Bacteria and bacterial envelope components enhance mammalian reovirus thermostability

Enteric viruses encounter diverse environments as they migrate through the gastrointestinal tract to infect their hosts. The interaction of eukaryotic viruses with members of the host microbiota can greatly impact various aspects of virus biology, including the efficiency with which viruses can infect their hosts. Mammalian orthoreovirus, a human enteric virus that infects most humans during childhood, is negatively affected by antibiotic treatment prior to infection. However, it is not known how components of the host microbiota affect reovirus infectivity. In this study, we show that reovirus virions directly interact with Gram positive and Gram negative bacteria. Reovirus interaction with bacterial cells conveys enhanced virion thermostability that translates into enhanced attachment and infection of cells following an environmental insult. Enhanced virion thermostability was also conveyed by bacterial envelope components lipopolysaccharide (LPS) and peptidoglycan (PG). Lipoteichoic acid and N-acetylglucosamine-containing polysaccharides enhanced virion stability in a serotype-dependent manner. LPS and PG also enhanced the thermostability of an intermediate reovirus particle (ISVP) that is associated with primary infection in the gut. Although LPS and PG alter reovirus thermostability, these bacterial envelope components did not affect reovirus utilization of its proteinaceous cellular receptor junctional adhesion molecule-A or cell entry kinetics. LPS and PG also did not affect the overall number of reovirus capsid proteins σ1 and σ3, suggesting their effect on virion thermostability is not mediated through altering the overall number of major capsid proteins on the virus. Incubation of reovirus with LPS and PG did not significantly affect the neutralizing efficiency of reovirus-specific antibodies. These data suggest that bacteria enhance reovirus infection of the intestinal tract by enhancing the thermal stability of the reovirus particle at a variety of temperatures through interactions between the viral particle and bacterial envelope components.

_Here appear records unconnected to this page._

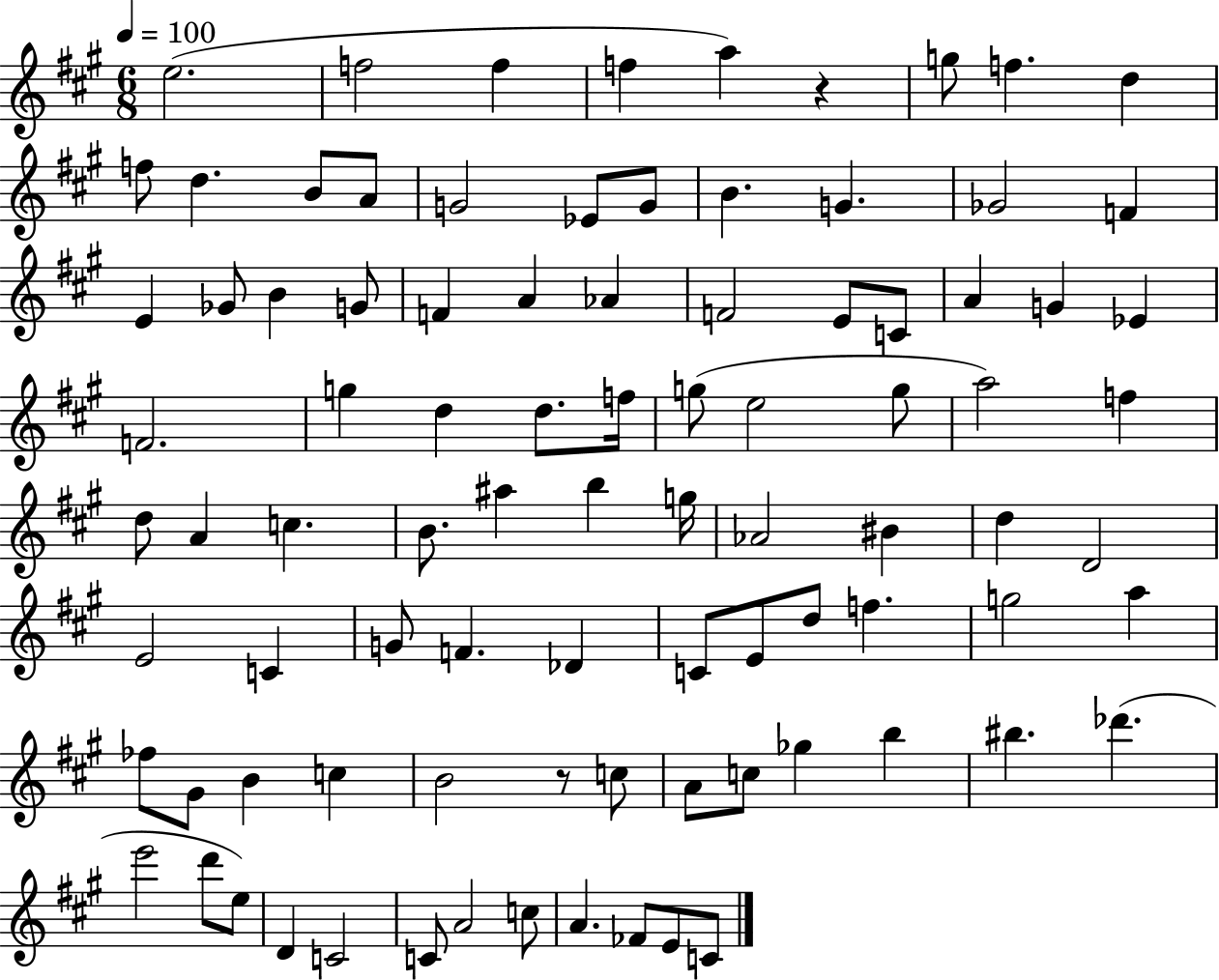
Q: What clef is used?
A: treble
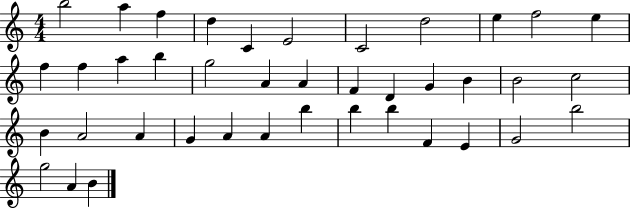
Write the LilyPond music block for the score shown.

{
  \clef treble
  \numericTimeSignature
  \time 4/4
  \key c \major
  b''2 a''4 f''4 | d''4 c'4 e'2 | c'2 d''2 | e''4 f''2 e''4 | \break f''4 f''4 a''4 b''4 | g''2 a'4 a'4 | f'4 d'4 g'4 b'4 | b'2 c''2 | \break b'4 a'2 a'4 | g'4 a'4 a'4 b''4 | b''4 b''4 f'4 e'4 | g'2 b''2 | \break g''2 a'4 b'4 | \bar "|."
}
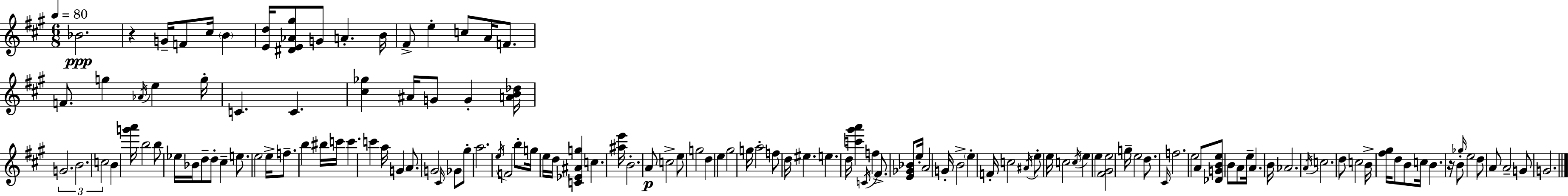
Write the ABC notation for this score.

X:1
T:Untitled
M:6/8
L:1/4
K:A
_B2 z G/4 F/2 ^c/4 B [Ed]/4 [^DE_A^g]/2 G/2 A B/4 ^F/2 e c/2 A/4 F/2 F/2 g _A/4 e g/4 C C [^c_g] ^A/4 G/2 G [AB_d]/4 G2 B2 c2 B [g'a']/4 b2 b/2 _e/4 _B/4 d/2 d/2 ^c e/2 e2 e/4 f/2 b ^b/4 c'/4 c' c' a/4 G A/2 G2 ^C/4 _G/2 ^g/2 a2 e/4 F2 b/2 g/4 e/4 d/4 [C_E^Ag] c [^ae']/4 B2 A/2 c2 e/2 g2 d e ^g2 g/4 a2 f/2 d/4 ^e e d/4 [c'^g'a'] C/4 f ^F/2 [E_G_B]/2 e/4 A2 G/4 B2 e F/4 c2 ^A/4 e/2 e/4 c2 c/4 e e [^F^Ge]2 g/4 e2 d/2 ^C/4 f2 e2 A/2 [_DGBe]/2 B/2 A/2 e/4 A B/4 _A2 A/4 c2 d/2 c2 B/4 [^f^g]/4 d/2 B/2 c/4 B z/4 B/2 _g/4 e2 d/2 A/2 A2 G/2 G2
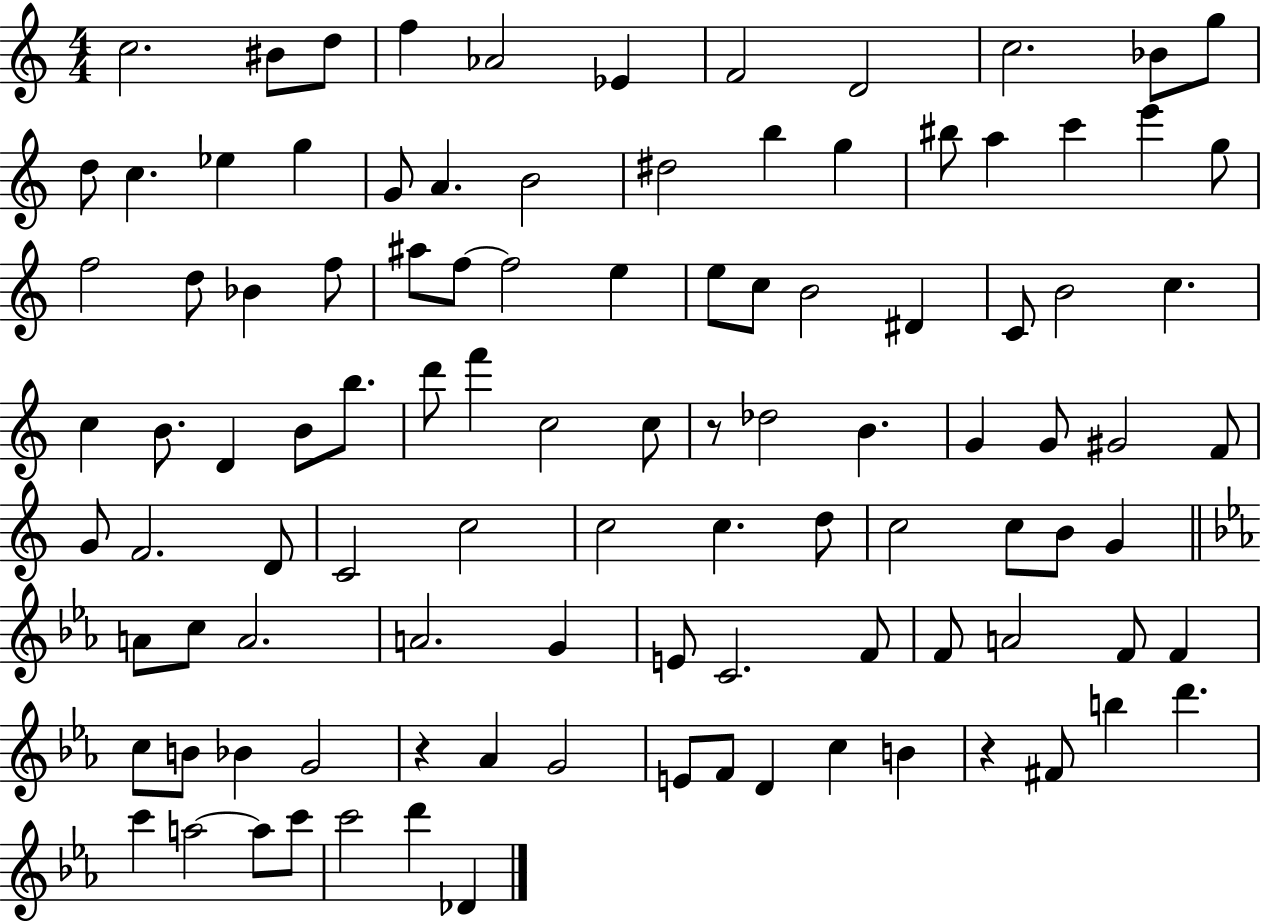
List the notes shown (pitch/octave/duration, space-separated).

C5/h. BIS4/e D5/e F5/q Ab4/h Eb4/q F4/h D4/h C5/h. Bb4/e G5/e D5/e C5/q. Eb5/q G5/q G4/e A4/q. B4/h D#5/h B5/q G5/q BIS5/e A5/q C6/q E6/q G5/e F5/h D5/e Bb4/q F5/e A#5/e F5/e F5/h E5/q E5/e C5/e B4/h D#4/q C4/e B4/h C5/q. C5/q B4/e. D4/q B4/e B5/e. D6/e F6/q C5/h C5/e R/e Db5/h B4/q. G4/q G4/e G#4/h F4/e G4/e F4/h. D4/e C4/h C5/h C5/h C5/q. D5/e C5/h C5/e B4/e G4/q A4/e C5/e A4/h. A4/h. G4/q E4/e C4/h. F4/e F4/e A4/h F4/e F4/q C5/e B4/e Bb4/q G4/h R/q Ab4/q G4/h E4/e F4/e D4/q C5/q B4/q R/q F#4/e B5/q D6/q. C6/q A5/h A5/e C6/e C6/h D6/q Db4/q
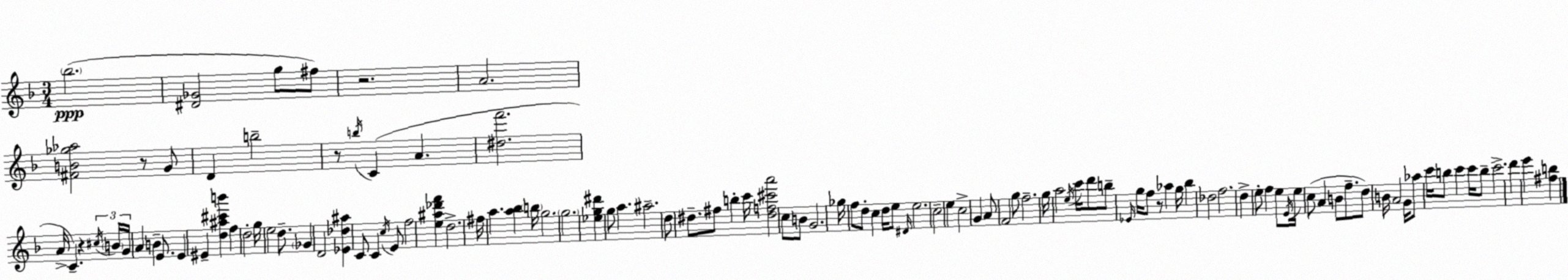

Enteric viruses are exposed to diverse environments during their replication cycle. They must be stable enough to endure outside their host, persist through changing pH and proteolytic environments encountered through passage via digestive and gastrointestinal tracts, and pliable to undergo disassembly during infection of host cells. Some enteric viruses have evolved to interact with and use members of the host microbiota to achieve optimal virion stability to infect their host. In this study, we show that the enteric mammalian reovirus (reovirus) interacts with bacteria. The interaction of the virus with bacteria or bacterial envelope components results in enhanced virion stability, which translates into enhanced reovirus infectivity following an environmental stress. The interaction of reovirus with bacterial envelope components does not alter receptor utilization, overall infection kinetics, or affect the anti-viral effects of reovirus-specific antibodies. Together, we show that reovirus has evolved to use Gram positive and Gram negative bacteria to provide enhanced virion stability at a variety of temperatures.